[Stored dataset items]

* * * * * * *

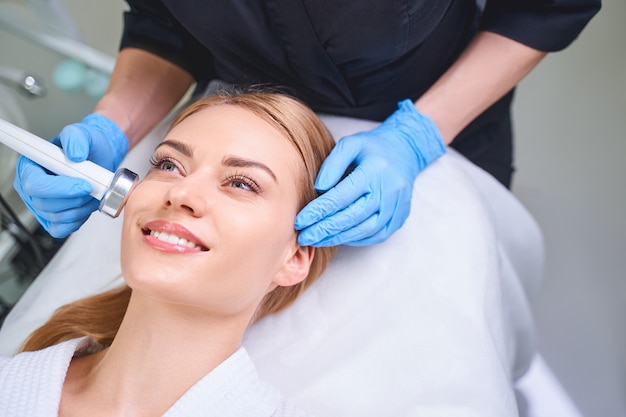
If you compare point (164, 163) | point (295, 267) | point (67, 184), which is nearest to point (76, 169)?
point (67, 184)

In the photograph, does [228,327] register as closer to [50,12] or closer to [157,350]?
[157,350]

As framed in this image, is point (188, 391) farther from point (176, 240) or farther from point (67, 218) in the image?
point (67, 218)

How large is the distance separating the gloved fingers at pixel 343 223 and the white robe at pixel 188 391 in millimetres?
209

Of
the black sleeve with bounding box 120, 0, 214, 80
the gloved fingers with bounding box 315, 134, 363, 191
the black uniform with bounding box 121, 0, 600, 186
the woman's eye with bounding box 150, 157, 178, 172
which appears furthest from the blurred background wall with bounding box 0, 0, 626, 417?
the gloved fingers with bounding box 315, 134, 363, 191

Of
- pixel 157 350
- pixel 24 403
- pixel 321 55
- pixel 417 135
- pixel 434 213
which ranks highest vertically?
pixel 321 55

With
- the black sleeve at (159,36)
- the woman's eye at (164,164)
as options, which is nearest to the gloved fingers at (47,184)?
the woman's eye at (164,164)

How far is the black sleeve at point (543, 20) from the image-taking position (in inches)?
45.6

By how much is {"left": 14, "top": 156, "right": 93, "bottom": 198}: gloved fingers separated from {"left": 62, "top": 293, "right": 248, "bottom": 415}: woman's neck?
7.2 inches

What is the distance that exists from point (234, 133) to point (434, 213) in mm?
441

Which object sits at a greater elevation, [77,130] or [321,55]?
[321,55]

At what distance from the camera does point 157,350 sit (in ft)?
3.11

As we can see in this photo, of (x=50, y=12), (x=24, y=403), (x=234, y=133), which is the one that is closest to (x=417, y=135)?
(x=234, y=133)

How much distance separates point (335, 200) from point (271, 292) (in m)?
0.23

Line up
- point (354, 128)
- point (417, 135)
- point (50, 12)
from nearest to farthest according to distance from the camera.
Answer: point (417, 135) → point (354, 128) → point (50, 12)
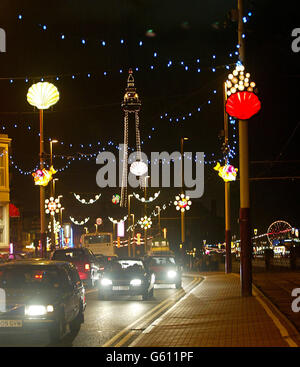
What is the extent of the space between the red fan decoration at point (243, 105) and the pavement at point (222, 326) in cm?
563

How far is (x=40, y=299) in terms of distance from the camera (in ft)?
41.5

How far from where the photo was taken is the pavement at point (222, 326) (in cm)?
1219

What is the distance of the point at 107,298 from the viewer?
76.7 feet

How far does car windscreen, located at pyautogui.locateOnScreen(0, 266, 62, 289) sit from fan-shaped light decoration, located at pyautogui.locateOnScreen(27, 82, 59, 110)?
45.9 feet

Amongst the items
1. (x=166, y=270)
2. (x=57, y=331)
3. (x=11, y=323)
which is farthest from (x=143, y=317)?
(x=166, y=270)

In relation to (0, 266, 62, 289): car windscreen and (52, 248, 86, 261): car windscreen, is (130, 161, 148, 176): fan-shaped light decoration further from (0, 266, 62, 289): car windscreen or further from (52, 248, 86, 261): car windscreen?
(0, 266, 62, 289): car windscreen

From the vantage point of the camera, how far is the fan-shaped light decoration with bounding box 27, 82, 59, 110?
2702cm

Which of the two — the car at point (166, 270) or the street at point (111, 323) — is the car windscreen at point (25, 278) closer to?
the street at point (111, 323)

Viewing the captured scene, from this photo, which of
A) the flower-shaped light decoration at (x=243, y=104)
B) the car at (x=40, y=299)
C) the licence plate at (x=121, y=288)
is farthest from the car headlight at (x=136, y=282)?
the car at (x=40, y=299)

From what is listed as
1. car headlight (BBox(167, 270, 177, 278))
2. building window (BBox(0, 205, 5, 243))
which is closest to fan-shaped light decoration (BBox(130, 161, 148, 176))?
building window (BBox(0, 205, 5, 243))
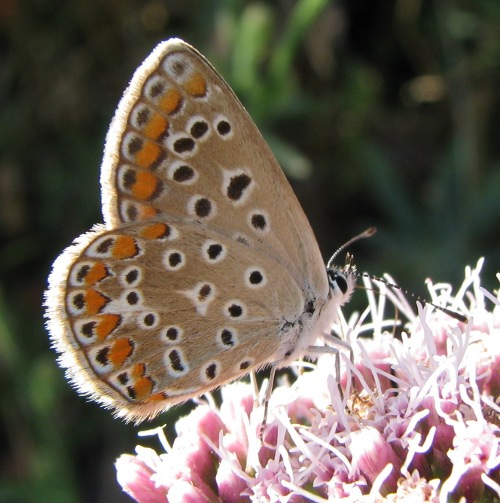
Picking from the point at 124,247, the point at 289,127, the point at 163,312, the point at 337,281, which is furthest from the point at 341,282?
the point at 289,127

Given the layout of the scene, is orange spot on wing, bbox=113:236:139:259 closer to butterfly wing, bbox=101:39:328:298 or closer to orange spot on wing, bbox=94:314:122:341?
butterfly wing, bbox=101:39:328:298

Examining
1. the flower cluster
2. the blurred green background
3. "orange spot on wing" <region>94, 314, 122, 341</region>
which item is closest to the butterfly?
"orange spot on wing" <region>94, 314, 122, 341</region>

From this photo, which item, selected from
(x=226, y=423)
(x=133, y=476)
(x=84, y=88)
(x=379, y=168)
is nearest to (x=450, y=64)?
(x=379, y=168)

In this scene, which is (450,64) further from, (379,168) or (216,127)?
(216,127)

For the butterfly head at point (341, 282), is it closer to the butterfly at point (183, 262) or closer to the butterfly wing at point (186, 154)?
the butterfly at point (183, 262)

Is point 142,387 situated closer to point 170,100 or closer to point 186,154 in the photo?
point 186,154
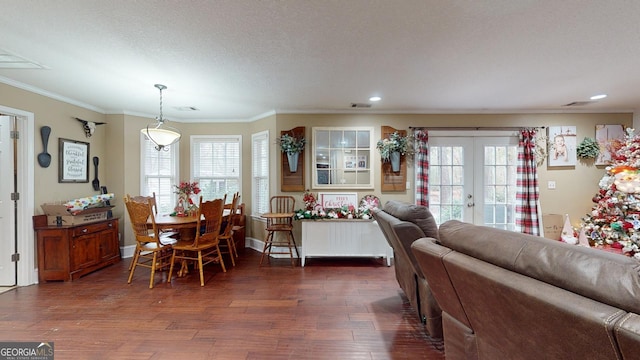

* * * * * * *

• DESCRIPTION OF THE TASK
Reproduce word for word everything from the line containing "By how much" down to the line containing "Answer: point (417, 135)", including both of those lines.

• OUTPUT OF THE TASK
By how much is {"left": 14, "top": 156, "right": 93, "bottom": 198}: gloved fingers separated from {"left": 62, "top": 293, "right": 248, "bottom": 415}: woman's neck?
7.2 inches

What is the distance that exists from point (234, 133) to point (434, 213) in mm?
441

Which object sits at a greater elevation, [77,130] or [321,55]?
[321,55]

At what distance from the camera does point 157,350 sit (in ft)?
3.11

As we can see in this photo, of (x=50, y=12), (x=24, y=403), (x=234, y=133), which is the one that is closest to (x=417, y=135)?
(x=234, y=133)

How much distance separates point (335, 200) from point (271, 292) (in m)?
0.23

Line up
- point (354, 128)
- point (417, 135)
- point (50, 12)
from nearest to farthest according to distance from the camera.
Answer: point (417, 135) → point (354, 128) → point (50, 12)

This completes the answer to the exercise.